Il a surtout effectué des réformes constitutionnelles qui lui valurent la réputation d'être le père
de la démocratie. Le système qu'il a proposé est un peu différent de la ploutocratie. Il
existerait alors quatre groupes socio-économiques à Athènes :
les aristocrates, ou Eupatrides, composés des propriétaires fonciers les plus riches ;
les gémoroi, cultivateurs, constitués des autres propriétaires fonciers ;
la classe populaire, qui compose le reste de la population et vit de son salaire ou du
commerce ;
les esclaves, considérés comme des biens et non comme des hommes libres.

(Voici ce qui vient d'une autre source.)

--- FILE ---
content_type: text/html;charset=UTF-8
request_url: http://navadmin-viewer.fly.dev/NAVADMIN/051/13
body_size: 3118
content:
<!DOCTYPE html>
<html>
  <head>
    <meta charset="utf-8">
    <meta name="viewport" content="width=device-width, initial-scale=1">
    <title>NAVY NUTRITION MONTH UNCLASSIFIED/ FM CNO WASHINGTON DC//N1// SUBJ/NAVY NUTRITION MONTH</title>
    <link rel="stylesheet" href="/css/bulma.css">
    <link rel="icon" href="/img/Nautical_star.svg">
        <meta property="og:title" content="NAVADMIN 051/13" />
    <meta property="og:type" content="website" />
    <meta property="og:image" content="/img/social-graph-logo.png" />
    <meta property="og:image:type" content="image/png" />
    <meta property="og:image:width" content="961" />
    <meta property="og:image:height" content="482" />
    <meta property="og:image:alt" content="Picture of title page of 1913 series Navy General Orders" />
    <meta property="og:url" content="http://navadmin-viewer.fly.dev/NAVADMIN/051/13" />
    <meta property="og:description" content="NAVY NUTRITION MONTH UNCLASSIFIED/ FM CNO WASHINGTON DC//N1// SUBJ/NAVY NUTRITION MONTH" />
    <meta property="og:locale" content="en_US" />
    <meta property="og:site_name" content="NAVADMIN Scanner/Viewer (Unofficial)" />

Des hommes libres, Solon tire quatre classes censitaires. D'après le nombre de mesures de blé,
de vin et d'huile que le citoyen possède, il appartient à l'une des quatre « tribus » suivantes :
les pentacosiomédimnes, qui possèdent plus de 500 médimnes de céréales ;
les hippeis, cavaliers, (plus de 300 médimnes) ;
les zeugites, laboureurs, (plus de 200 médimnes) ;
les thètes (moins de 200 médimnes).
Les plus hautes magistratures ne sont accessibles qu'aux plus hautes classes ; les thètes n'ont
accès qu'à l'Ecclésia et aux tribunaux. L'accès aux charges passait toutefois par une élection à
l'Ecclésia. Aristote affirme qu'il aurait créé un deuxième Conseil de quatre cents membres4 (à
raison de 100 par tribu) au fonctionnement probouleumatique5 mais aucune preuve de son
existence n'a été découverte à ce jour.
La véritable originalité de Solon réside toutefois dans ses réformes judiciaires : il créa
l'Héliée, un tribunal populaire ouvert à tous où, chose nouvelle, chacun avait le droit
d'intervenir en justice contre quiconque aurait enfreint les lois, affirmant ainsi la
responsabilité collective des citoyens.